_Material supplied_
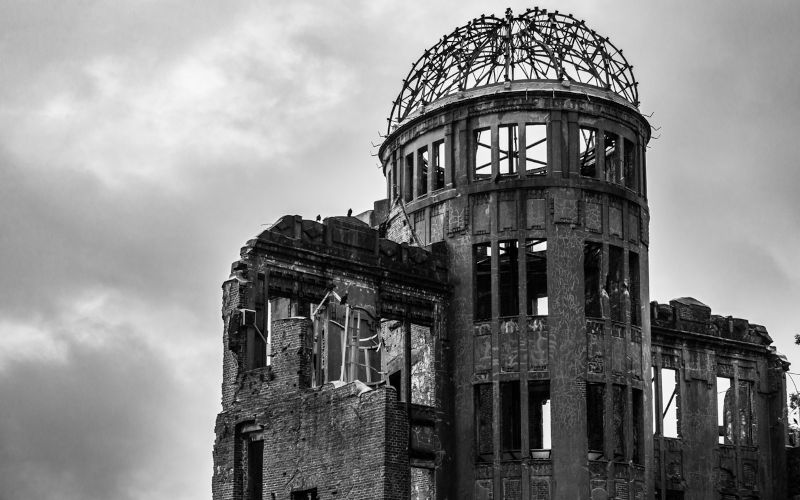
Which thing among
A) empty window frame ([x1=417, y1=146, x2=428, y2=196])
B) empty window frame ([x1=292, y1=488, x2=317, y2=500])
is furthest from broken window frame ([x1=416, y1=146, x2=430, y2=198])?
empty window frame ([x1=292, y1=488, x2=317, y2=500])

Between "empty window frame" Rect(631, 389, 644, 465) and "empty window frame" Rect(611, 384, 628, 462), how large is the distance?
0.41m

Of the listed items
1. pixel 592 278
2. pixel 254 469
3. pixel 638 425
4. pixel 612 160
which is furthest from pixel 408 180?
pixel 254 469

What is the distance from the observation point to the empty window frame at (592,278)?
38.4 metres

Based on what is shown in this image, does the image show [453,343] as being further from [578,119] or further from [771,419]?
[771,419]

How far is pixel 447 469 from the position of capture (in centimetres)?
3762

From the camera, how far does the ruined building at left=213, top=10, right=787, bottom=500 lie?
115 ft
--
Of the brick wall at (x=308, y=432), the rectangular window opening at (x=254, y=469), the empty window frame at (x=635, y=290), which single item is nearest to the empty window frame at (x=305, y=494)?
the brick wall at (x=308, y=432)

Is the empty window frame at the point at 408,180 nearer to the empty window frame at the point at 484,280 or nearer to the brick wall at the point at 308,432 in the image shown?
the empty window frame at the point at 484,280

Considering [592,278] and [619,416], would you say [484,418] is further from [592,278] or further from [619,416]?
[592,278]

_What is expected_
Return every line of the material above that contains the string "brick", where case counts.

_Completed task_
Of the brick wall at (x=308, y=432), the rectangular window opening at (x=254, y=469), the empty window frame at (x=635, y=290), which single item is nearest to the empty window frame at (x=305, y=494)?
the brick wall at (x=308, y=432)
Is the empty window frame at the point at 408,180 nearer to the empty window frame at the point at 484,280 or nearer to the brick wall at the point at 308,432 in the image shown?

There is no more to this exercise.